26 Perusahaan Tercatat Dalam Bursa Efek Indonesia Sedang Lakukan Antre IPO
SABANGMERAUKE NEWS, Jakarta - Bursa Efek Indonesia (BEI) mencatat sebanyak 26 perusahaan berada dalam pipeline untuk melakukan pencatatan perdana saham atau initial public offering (IPO) hingga 1 September 2023.
Sementara pada periode yang sama, telah tercatat 64 perusahaan yang melantai di bursa dengan dana dihimpun mencapai Rp49,2 triliun.
“Sebanyak empat perusahaan memiliki aset berskala kecil atau di bawah Rp50 miliar,” kata Direktur Penilaian Perusahaan BEI I Gede Nyoman Yetna dalam keterangannya, Sabtu (2/9/2023).
Di samping itu, sebanyak 15 perusahaan masuk dalam kategori aset berskala sedang atau memiliki total nilai aset antara Rp50 miliar hingga Rp250 miliar. Serta, tujuh perusahaan memiliki aset berskala besar atau di atas Rp250 miliar.
Dari daftar pipeline perusahaan yang akan IPO, sebanyak 7 perusahaan berasal dari sektor konsumer non siklikal. Kemudian, 4 perusahaan berasal dari sektor bahan baku.
Selanjutnya, dari sektor siklikal terdapat 3 perusahaan dan 2 perusahaan dari sektor teknologi. Diikuti masing-masing 2 perusahaan dari sektor energi, kesehatan, industri dan transportasi.
════════════════════
▶ TANTANGAN:
a. Menurut berita tentang antrean IPO di Bursa Efek Indonesia, berapa total dana yang dihimpun oleh perusahaan yang telah melantai di bursa hingga 1 September 2023?
b. Tuliskan lanjutan berita tentang antrean IPO di Bursa Efek Indonesia, dimulai setelah kalimat terakhirnya.
════════════════════
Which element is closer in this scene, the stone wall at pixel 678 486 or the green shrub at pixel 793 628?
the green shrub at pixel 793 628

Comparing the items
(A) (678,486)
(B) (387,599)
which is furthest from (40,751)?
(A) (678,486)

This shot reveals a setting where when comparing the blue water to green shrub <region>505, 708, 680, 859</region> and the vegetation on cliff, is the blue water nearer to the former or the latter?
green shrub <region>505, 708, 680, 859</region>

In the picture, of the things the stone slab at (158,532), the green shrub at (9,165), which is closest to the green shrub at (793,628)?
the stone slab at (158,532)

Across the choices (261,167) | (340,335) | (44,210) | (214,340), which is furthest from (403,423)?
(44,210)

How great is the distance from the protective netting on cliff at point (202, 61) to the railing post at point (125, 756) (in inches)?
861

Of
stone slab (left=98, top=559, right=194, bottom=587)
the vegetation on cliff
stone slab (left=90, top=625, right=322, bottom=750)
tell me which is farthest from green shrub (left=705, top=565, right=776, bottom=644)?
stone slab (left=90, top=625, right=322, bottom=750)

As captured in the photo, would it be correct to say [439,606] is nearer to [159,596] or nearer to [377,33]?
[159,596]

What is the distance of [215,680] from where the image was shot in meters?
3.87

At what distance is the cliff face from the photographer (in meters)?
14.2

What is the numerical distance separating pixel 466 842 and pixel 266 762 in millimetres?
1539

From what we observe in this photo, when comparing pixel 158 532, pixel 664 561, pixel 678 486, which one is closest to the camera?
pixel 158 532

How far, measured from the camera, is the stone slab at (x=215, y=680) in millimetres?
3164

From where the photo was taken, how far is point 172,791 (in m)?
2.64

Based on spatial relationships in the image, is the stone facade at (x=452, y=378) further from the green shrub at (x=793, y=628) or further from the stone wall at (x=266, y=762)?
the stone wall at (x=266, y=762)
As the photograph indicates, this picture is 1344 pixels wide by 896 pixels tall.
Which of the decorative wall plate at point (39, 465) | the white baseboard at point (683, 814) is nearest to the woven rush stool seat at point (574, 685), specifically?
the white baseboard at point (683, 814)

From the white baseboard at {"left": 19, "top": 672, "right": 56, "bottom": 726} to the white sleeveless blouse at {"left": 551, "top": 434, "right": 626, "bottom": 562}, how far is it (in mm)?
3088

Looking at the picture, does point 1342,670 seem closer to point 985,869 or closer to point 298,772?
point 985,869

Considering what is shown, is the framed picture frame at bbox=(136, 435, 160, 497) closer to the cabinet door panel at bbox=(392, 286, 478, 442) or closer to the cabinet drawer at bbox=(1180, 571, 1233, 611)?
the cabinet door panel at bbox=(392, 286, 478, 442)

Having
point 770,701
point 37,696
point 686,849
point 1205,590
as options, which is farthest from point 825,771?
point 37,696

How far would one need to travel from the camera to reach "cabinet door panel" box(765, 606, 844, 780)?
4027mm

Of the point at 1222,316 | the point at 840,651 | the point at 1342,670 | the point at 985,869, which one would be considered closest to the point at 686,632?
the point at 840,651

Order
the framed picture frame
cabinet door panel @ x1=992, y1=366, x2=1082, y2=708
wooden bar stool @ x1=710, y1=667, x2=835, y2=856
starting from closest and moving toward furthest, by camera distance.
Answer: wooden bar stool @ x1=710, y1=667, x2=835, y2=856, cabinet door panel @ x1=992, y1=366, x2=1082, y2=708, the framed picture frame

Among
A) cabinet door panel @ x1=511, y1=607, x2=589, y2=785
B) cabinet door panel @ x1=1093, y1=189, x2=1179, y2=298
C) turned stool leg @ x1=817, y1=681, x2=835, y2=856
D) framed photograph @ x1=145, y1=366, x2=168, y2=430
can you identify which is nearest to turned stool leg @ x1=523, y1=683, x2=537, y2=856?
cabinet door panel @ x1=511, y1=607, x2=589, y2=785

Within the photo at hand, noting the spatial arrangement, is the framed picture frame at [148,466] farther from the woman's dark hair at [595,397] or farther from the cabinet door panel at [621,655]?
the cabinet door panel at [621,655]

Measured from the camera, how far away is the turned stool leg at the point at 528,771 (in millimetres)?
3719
════════════════════
▶ JAWABAN LATIHAN:
a. Dana yang dihimpun mencapai Rp49,2 triliun.

b.
“Serta masing-masing 1 perusahaan dari sektor infrastruktur dan properti,” imbuh Nyoman.
Lebih lanjut, Otoritas Jasa Keuangan (OJK) mencatat penghimpunan dana di pasar modal hingga 25 Agustus 2023 mencapai Rp172,2 triliun.
Di samping itu, pertumbuhan jumlah himpunan dana selaras dengan jumlah investor yang meningkat menjadi 11,35 juta investor per Juli 2023.
Sementara itu, capital outflow ekuitas per Agustus 2023 tercatat sebesar minus Rp18 triliun dan obligasi tercatat minus Rp6,69 triliun.
Melansir laman e-ipo, saat ini terdapat satu perusahaan yang tengah memasuki masa penawaran umum atau offering yakni, PT Multitrend Indo Tbk. Serta, satu perusahaan lainnya masih dalam masa penawaran awal atau bookbuilding yaitu PT Anugerah Spareparts Sejahtera Tbk.
Hingga akhir tahun 2023, OJK menargetkan penghimpunan dana di pasar modal mencapai Rp200 triliun. Target tersebut memang turun dari tahun lalu mengingat kondisi tahun 2023 ini yang berbeda dengan tahun 2022. OJK menilai bahwa situasi ekonomi global saat ini belum begitu masih penuh ketidakpastian. (*)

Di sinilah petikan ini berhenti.